As Mark pointed out, trees always satisfy the analogous condition for graphs. In other words, given vertices $x$ and $y$ of a tree, distance $n$ apart, there is a unique sequence $(x_0, \ldots, x_n)$ of vertices such that $x_0 = x$, $x_n = y$, and each $x_i$ is joined by an edge to $x_{i + 1}$. And indeed, whenever a tree is the union of subtrees $A$ and $B$, we do have

$$\left| A \cup B \right| = \left|A\right| + \left|B\right| - \left|A \cap B\right|.$$

This suggests that as far as magnitude is concerned,

Trees are like convex sets

(more so than graphs are). Unfortunately, the proof of the inclusion-exclusion formula for trees is so simple that it’s unlikely to help prove anything about the magnitude of convex sets.

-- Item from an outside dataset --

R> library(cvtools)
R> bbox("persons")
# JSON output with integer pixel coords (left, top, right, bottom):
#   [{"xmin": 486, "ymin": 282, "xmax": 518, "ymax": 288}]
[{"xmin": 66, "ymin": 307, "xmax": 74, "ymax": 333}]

The proof of the Whitney twist theorem for graphs is more involved. I have very little idea how it might be used to advance our understanding of magnitude of convex sets, if indeed it can be. It’s not a conceptual or beautiful proof; it’s just a computation. It also doesn’t reveal what the common magnitude of the new graphs $X$ and $Y$ is, in terms of the old graphs $G$ and $H$.

The details  I’ll finish with a quick summary of the proof, intended only for the seriously interested.

Sticking with the notation above, we start with $(G, g_+, g_-)$ and $(H, h_+, h_-)$ and make new graphs $X$ and $Y$, differing by a Whitney twist. We assume there’s an edge between $g_+$ and $g_-$ in $G$, and also one between $h_+$ and $h_-$ in $H$. Let $w_X$ be the unique weighting on $X$. We’re going to define a weighting $w_Y$ on $Y$.

Except at the two gluing points, it’s equal to $w_X$. To define $w_Y$ at those two points, we need some notation. Divide the set of vertices of $G$ into three parts, as follows:

$$\begin{aligned} G_+ &= \{ g \in G \colon d(g_+, g) \lt d(g_-, g) \}, \\ G_0 &= \{ g \in G \colon d(g_+, g) = d(g_-, g) \}, \\ G_- &= \{ g \in G \colon d(g_+, g) \gt d(g_-, g) \}. \end{aligned}$$

The important thing to notice is that $d(g_+, g)$ and $d(g_-, g)$ can differ by at most $1$, because of the edge between $g_+$ and $g_-$. We’ve just carved $G$ up according to whether the difference is $+1$, $0$ or $-1$. Of course, we can do the same for $H$, giving sets $H_+$, $H_0$ and $H_-$.

The weighting $w_Y$ is given at the gluing point $g_+ = h_-$ of $Y$ by

$$\begin{aligned} w_Y(g_+) = w_Y(h_-) & = w_X(g_+) + \sum_{g \in G_-} q^{d(g_-, g)} w_X(g) - \sum_{g \in G_+} q^{d(g_+, g)} w_X(g) \\ &= w_X(h_-) + \sum_{h \in H_+} q^{d(h_+, h)} w_X(h) - \sum_{h \in H_-} q^{d(h_-, h)} w_X(h). \end{aligned}$$

Here the first two equalities are by definition, but the last is a lemma, which had better be true in order that the symmetry of the situation is maintained. (Its proof uses the idea of a metric space projecting to a subspace.) There are similar formulas for $w_Y(g_-) = w_Y(h_+)$.

It’s not hard to check that this $w_Y$ is a weighting. From the construction of $w_Y$ in terms of $w_X$, it’s then immediate that $\left|X\right| = \left|Y\right|$.